Wednesday, January 23, 2013

Elbow deep in pig guts

This city girl had the most amazing experience this past weekend! As you know, I spend many weekends at the little cabin in the woods (in the middle of Nowheresville) with Manchild. I'm sorry to admit it but sometimes, I wear camo and clodhoppers and I don't paint my face up nice and pretty. I DO maintain my manicure but the rest of me is slowly turning a little bit red neck. Gasp, argh, oh, the horror! Because I'm a city girl through and through.

On this particular weekend a relative came to visit Nowheresville to go hog hunting. I'm all for hog hunting because the bastards can tear up a yard or pasture in no time flat. They're a menace. Now, I'm not hatin' enough to actually shoot a pig but I'll cheer if I hear about one getting pegged. And the visiting relative shot two of them!

I bundled up kidlet and took her to see what a hog looked like up close and personal. She was timid at first but I bent over and started petting the smaller of the two so she'd see that there was nothing to fear and to prove that it was stone cold dead. She gave it a tentative touch then raced to the safety of the car so she could listen to music on her ever present i-pod. I on the other hand, was fascinated by the whole thing.

In the beginning, I was feeling sort of sorry to see a life that was extinguished and to feel that it was still warm to the touch, but I kept reminding myself that that extinguished life was probably one of the ones who had rooted up our beautifully manicured front yard and then I was no longer sad, I wanted to cut that thing up so we could have a monster barbecue!


I was expecting to see lots of blood and gore but under the skilled hands of the hunter, the flesh peeled away, there was hardly any blood and I got to see the inner workings of the pig. Once the skin was gone it was time to remove the innards. Again, I figured there would be sprays of blood and yuck but the guts all had silvery sacs they were contained in and once the cut was long enough, they almost gracefully spilled out.

I had a bit of a shock when I saw 5 pouches that I couldn't identify. I was informed that those were the sacs that piglets were percolating in. Awwwwwww, the pig had babies in her!!!!! Again, reason set in and I deduced that those were 5 less pigs that would ruin my lawn. All of the guts and undesirable parts went into the gut bucket and all that was left was glorious pounds and pounds of future barbecue.
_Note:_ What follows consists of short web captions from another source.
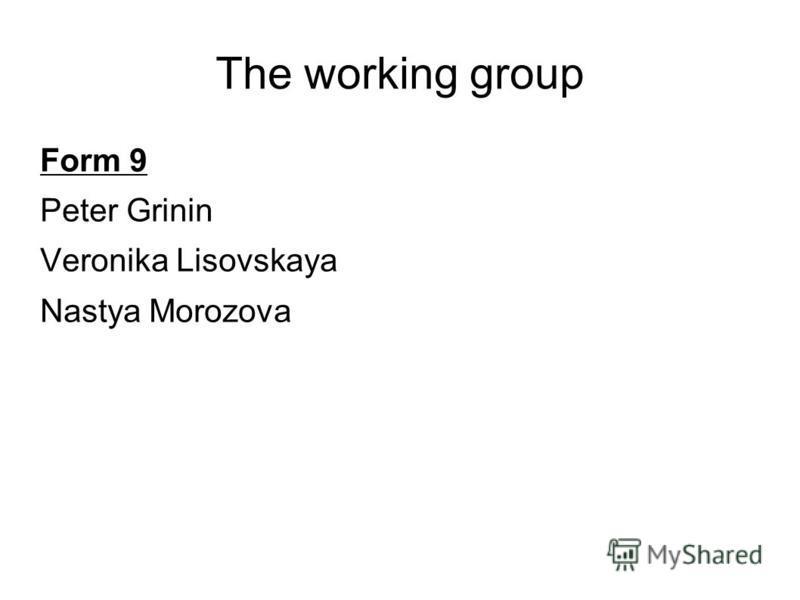 The working group Form 9 Peter Grinin Veronika Lisovskaya Nastya Morozova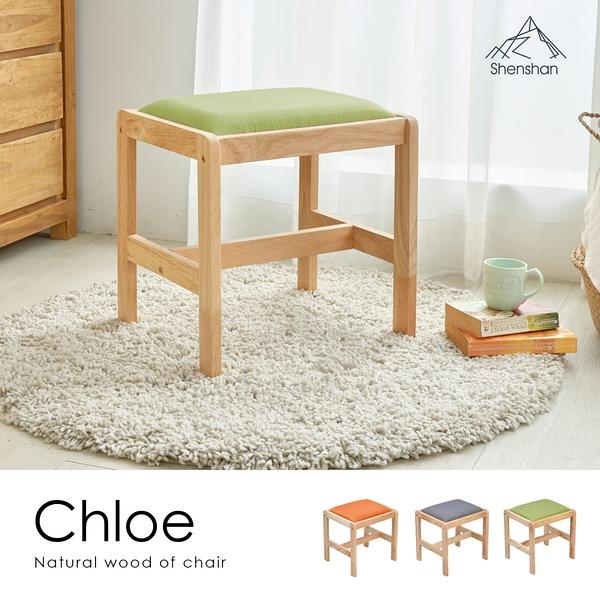 簡約原木椅凳/DIY自行組裝/3色/H&D東稻家居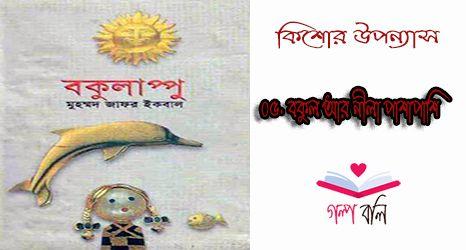বকুলাপ্পু : ০৫. বকুল আর নীলা পাশাপাশি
It was odd to me to see the carcass steaming in the cold air and the cooler full of steaming meat. I prefer my meat on a clean Styrofoam plate with plastic wrap making it all nice and neat. But then again, I wouldn't have given up the opportunity to watch a big, smelly, ugly, destructive pig turn into succulent cuts of meat.

The whole ordeal excited me so much, it took me a while to come down from it all. I felt like Betsy the Big Game Butcher! (Even if I didn't shoot anything.) I'd like to thank Jay for letting me get all up in his hog while he was trying to work. I think he knew how excited I was to get to witness such a thing and help. And I bet he didn't mind too much because I kept feeding him sips of cold beer and making sure the light was shining on what he was doing.

Even though I don't want to shoot the critters, I'm sooooo ready for another hog hunt. I bet sharing this tale will help me get into the Jr. League for sure!